[Stored items]
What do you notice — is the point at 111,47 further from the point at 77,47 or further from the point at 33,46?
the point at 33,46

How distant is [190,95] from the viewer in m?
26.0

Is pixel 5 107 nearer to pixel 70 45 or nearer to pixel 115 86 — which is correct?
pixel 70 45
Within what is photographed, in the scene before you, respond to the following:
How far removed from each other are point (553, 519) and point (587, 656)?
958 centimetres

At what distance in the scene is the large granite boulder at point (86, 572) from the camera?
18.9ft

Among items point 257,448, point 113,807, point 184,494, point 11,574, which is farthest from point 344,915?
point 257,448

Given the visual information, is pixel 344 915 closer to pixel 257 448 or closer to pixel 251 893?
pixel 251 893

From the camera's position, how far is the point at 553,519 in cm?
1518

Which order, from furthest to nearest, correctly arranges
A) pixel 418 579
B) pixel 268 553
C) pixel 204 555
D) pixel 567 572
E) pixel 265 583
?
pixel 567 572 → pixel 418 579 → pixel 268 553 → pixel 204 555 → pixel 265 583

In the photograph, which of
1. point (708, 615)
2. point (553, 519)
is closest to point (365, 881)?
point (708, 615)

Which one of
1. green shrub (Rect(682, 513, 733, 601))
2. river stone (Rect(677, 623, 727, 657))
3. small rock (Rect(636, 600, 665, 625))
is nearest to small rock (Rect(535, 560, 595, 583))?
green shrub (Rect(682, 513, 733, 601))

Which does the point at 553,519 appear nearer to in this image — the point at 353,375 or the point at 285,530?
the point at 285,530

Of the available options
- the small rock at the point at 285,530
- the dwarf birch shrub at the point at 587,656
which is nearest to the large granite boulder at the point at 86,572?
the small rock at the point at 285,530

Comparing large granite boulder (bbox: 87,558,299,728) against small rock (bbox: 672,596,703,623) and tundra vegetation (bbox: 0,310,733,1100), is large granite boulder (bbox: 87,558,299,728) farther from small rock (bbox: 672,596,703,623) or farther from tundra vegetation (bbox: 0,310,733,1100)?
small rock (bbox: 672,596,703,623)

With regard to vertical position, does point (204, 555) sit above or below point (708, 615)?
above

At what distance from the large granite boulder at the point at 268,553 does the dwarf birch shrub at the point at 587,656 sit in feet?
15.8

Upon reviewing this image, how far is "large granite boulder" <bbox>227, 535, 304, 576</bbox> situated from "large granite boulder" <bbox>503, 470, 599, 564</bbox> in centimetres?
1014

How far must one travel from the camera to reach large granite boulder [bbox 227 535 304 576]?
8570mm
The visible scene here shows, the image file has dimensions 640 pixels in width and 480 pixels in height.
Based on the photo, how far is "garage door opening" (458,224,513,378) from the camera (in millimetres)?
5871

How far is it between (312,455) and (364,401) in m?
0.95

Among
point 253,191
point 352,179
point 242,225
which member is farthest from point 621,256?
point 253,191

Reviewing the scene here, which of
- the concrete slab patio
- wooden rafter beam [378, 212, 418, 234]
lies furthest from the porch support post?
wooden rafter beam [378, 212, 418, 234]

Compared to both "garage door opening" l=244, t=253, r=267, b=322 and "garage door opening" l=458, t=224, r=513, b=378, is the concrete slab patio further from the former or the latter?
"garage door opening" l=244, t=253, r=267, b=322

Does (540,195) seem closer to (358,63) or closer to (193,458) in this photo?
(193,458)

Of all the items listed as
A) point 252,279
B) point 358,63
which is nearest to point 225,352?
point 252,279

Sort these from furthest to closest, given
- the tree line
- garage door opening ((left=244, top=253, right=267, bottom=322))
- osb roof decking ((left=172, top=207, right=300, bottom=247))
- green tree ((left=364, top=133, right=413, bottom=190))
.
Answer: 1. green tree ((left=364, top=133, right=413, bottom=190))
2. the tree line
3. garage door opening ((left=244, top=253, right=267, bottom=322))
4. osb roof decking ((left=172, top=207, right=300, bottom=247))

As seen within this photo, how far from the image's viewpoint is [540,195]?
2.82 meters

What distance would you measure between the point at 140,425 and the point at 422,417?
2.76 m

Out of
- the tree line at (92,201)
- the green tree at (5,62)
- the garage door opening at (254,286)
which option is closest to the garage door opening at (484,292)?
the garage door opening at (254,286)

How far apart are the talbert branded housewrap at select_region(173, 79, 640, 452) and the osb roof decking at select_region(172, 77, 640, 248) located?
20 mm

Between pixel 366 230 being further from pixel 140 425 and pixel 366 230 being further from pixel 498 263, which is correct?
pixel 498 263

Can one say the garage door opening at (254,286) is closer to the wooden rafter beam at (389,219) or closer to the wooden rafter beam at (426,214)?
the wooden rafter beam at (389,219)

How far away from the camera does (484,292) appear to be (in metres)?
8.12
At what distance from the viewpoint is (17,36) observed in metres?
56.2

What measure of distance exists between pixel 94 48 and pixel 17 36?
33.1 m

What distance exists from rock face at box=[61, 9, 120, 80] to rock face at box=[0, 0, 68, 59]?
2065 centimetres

**Task instructions**
Reproduce only the lines from the line containing "Between pixel 366" to the last line of the material above, both of those lines included.

**Exercise answer**
Between pixel 366 230 being further from pixel 140 425 and pixel 366 230 being further from pixel 498 263, which is correct?
pixel 498 263

Can one say the garage door opening at (254,286) is closer to the wooden rafter beam at (389,219) or closer to the wooden rafter beam at (426,214)?
the wooden rafter beam at (389,219)

How far away from the camera does (484,292) appear to be (in metres)?
8.12
At what distance from the viewpoint is (17,36) observed in metres?
56.2

What measure of distance exists between pixel 94 48 and pixel 17 36?
33.1 m

What distance exists from rock face at box=[61, 9, 120, 80] to rock face at box=[0, 0, 68, 59]?
2065 centimetres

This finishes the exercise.